▸ EXERCISE GOAL
Every entry that follows should be repeated exactly; drop the images.

Image-text web data
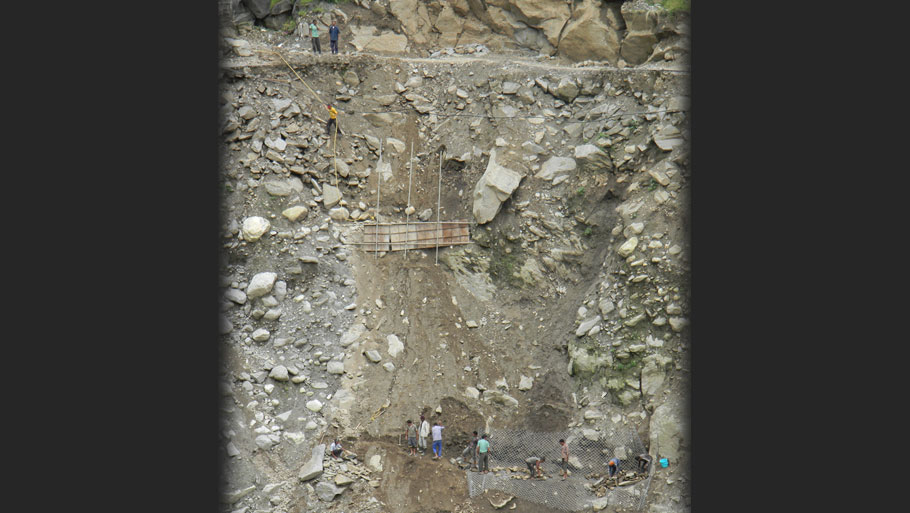 Road repairs going on near the office of NHPC's 280 MW Dhauliganga power plant in Dharchula. The main road leading to the HEP site caved in at several places Photographs by: Soma Basu Read more: Uttarakhand floods: is the disaster human-induced?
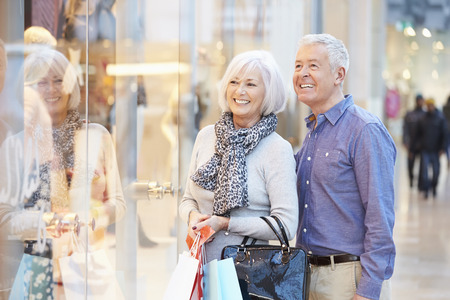 Photo pour Happy Senior Couple Carrying Bags In Shopping Mall - image libre de droit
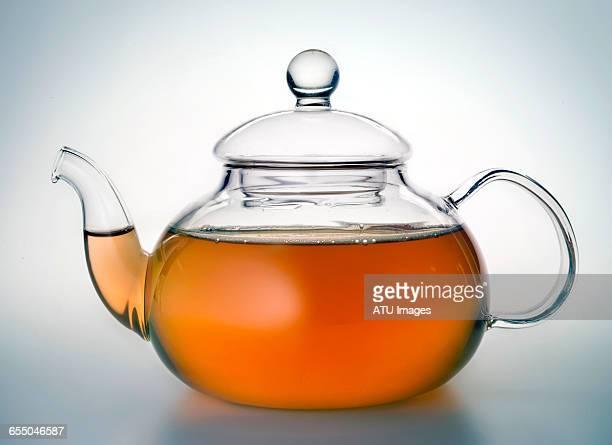 glass tea pot - ティーポット ストックフォトと画像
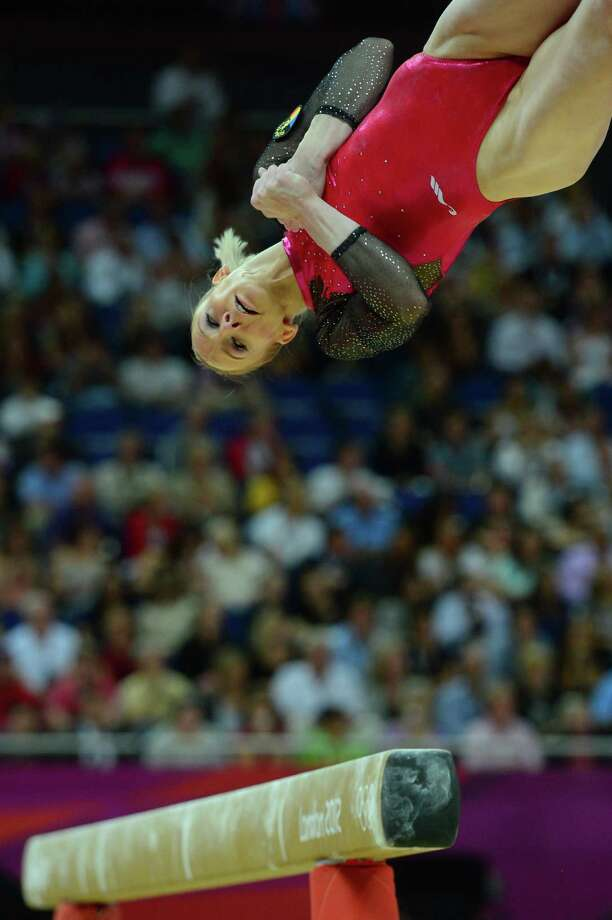 Romania's gymnast Sandra Raluca Izbasa performs on the beam during the artistic gymnastics women's individual all-around final at the 02 North Greenwich Arena in London on August 2, 2012 during the London 2012 Olympic Games. AFP PHOTO / EMMANUEL DUNANDEMMANUEL DUNAND/AFP/GettyImages Photo: EMMANUEL DUNAND, AFP/Getty Images / AFP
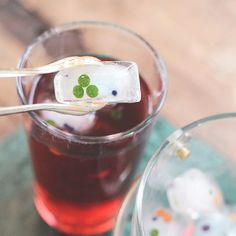 Make fun ice cubes with edible confetti! Punch confetti from thin sliced carrot, cucumber peel, red cabbage and fill an ice tray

▸ ANSWER TO THE EXERCISE
 Road repairs going on near the office of NHPC's 280 MW Dhauliganga power plant in Dharchula. The main road leading to the HEP site caved in at several places Photographs by: Soma Basu Read more: Uttarakhand floods: is the disaster human-induced?
 Photo pour Happy Senior Couple Carrying Bags In Shopping Mall - image libre de droit
 glass tea pot - ティーポット ストックフォトと画像
 Romania's gymnast Sandra Raluca Izbasa performs on the beam during the artistic gymnastics women's individual all-around final at the 02 North Greenwich Arena in London on August 2, 2012 during the London 2012 Olympic Games. AFP PHOTO / EMMANUEL DUNANDEMMANUEL DUNAND/AFP/GettyImages Photo: EMMANUEL DUNAND, AFP/Getty Images / AFP
 Make fun ice cubes with edible confetti! Punch confetti from thin sliced carrot, cucumber peel, red cabbage and fill an ice tray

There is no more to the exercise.